--- YOUR TASK ---
Copy out every one of the following records exactly as they appear, keeping each line unchanged.

--- EXERCISE INPUTS ---
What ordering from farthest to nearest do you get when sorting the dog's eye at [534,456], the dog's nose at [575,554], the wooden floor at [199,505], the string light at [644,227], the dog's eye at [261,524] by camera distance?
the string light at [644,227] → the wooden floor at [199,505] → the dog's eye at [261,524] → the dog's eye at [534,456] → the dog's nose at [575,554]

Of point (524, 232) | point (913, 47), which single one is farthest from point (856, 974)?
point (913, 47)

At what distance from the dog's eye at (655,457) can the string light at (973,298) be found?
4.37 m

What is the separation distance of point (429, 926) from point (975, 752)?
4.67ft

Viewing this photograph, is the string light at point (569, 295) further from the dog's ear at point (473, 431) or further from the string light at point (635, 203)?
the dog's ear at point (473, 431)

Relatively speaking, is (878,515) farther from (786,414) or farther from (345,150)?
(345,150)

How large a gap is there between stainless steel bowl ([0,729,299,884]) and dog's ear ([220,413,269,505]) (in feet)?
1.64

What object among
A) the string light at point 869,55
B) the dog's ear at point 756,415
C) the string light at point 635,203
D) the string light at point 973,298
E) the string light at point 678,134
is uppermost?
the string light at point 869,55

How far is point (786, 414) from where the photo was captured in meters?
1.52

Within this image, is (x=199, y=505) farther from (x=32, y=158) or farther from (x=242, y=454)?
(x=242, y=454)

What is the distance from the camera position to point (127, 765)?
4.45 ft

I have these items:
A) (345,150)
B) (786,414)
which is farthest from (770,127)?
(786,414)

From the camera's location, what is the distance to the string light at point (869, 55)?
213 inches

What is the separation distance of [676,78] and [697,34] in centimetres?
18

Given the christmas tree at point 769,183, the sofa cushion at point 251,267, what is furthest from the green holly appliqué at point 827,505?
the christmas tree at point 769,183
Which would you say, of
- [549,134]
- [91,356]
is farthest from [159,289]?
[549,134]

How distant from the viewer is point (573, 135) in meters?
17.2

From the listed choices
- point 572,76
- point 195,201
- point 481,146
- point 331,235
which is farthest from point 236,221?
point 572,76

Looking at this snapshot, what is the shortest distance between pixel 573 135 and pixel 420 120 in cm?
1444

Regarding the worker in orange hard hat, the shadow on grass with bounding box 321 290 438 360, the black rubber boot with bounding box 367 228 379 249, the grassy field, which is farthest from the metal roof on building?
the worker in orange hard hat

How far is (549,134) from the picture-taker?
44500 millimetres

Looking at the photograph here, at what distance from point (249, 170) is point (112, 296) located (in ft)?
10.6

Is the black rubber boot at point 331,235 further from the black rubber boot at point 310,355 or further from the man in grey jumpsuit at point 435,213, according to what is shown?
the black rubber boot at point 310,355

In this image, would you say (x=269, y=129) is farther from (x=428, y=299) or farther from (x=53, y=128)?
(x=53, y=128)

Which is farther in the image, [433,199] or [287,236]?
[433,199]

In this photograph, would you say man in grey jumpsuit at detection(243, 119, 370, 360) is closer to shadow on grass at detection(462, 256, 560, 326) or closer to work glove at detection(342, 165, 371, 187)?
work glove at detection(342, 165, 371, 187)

--- WRITTEN ANSWER ---
What ordering from farthest to nearest do you get when sorting the dog's eye at [534,456], the dog's nose at [575,554], the wooden floor at [199,505], the string light at [644,227], the dog's eye at [261,524] by camera distance?
the string light at [644,227] → the wooden floor at [199,505] → the dog's eye at [261,524] → the dog's eye at [534,456] → the dog's nose at [575,554]

Of point (524, 232) | point (913, 47), which single one is farthest from point (856, 974)?
point (913, 47)

At what distance from the dog's eye at (655,457) can the string light at (973,298) be found?
4.37 m

What is the separation distance of point (429, 926) from point (975, 752)?
4.67ft

Viewing this photograph, is the string light at point (569, 295) further from the dog's ear at point (473, 431) or further from the string light at point (635, 203)?
the dog's ear at point (473, 431)

Relatively speaking, is (878,515) farther from (786,414) or farther from (345,150)?
(345,150)

How large a gap is there between stainless steel bowl ([0,729,299,884]) and dog's ear ([220,413,269,505]) (in feet)?
1.64

What object among
A) the string light at point 869,55
B) the dog's ear at point 756,415
C) the string light at point 635,203
D) the string light at point 973,298
E) the string light at point 678,134
is uppermost?
the string light at point 869,55

How far is point (786, 414) from where the photo was captured in meters?
1.52

Within this image, is (x=199, y=505) farther from (x=32, y=158) or farther from (x=242, y=454)?
(x=242, y=454)

What is the distance from the camera position to point (127, 765)?
4.45 ft

I have these items:
A) (345,150)
B) (786,414)
which is farthest from (770,127)?
(786,414)

From the camera's location, what is the distance to the string light at point (869, 55)?
213 inches

What is the separation distance of [676,78] and [697,34] in centimetres?
18

Given the christmas tree at point 769,183, the sofa cushion at point 251,267, what is furthest from the green holly appliqué at point 827,505?
the christmas tree at point 769,183
Which would you say, of
- [549,134]
- [91,356]
is farthest from [159,289]?
[549,134]

How distant from the viewer is point (573, 135) in meters?
17.2

From the listed choices
- point 572,76
- point 195,201
- point 481,146
- point 331,235
which is farthest from point 236,221?
point 572,76

Looking at this snapshot, what is the shortest distance between pixel 573 135 and pixel 420 120 in cm?
1444

Regarding the worker in orange hard hat, the shadow on grass with bounding box 321 290 438 360, the black rubber boot with bounding box 367 228 379 249, the grassy field, which is farthest from the metal roof on building?
the worker in orange hard hat

How far is (549,134) from the picture-taker?
44500 millimetres

Looking at the photograph here, at what distance from point (249, 170) is point (112, 296) located (in ft)?
10.6

Is the black rubber boot at point 331,235 further from the black rubber boot at point 310,355 or further from the man in grey jumpsuit at point 435,213, according to what is shown?
the black rubber boot at point 310,355

In this image, would you say (x=269, y=129) is farther from (x=428, y=299) or farther from (x=53, y=128)?
(x=53, y=128)

Which is farther in the image, [433,199] or [287,236]?
[433,199]

In this photograph, would you say man in grey jumpsuit at detection(243, 119, 370, 360) is closer to shadow on grass at detection(462, 256, 560, 326) or closer to work glove at detection(342, 165, 371, 187)?
work glove at detection(342, 165, 371, 187)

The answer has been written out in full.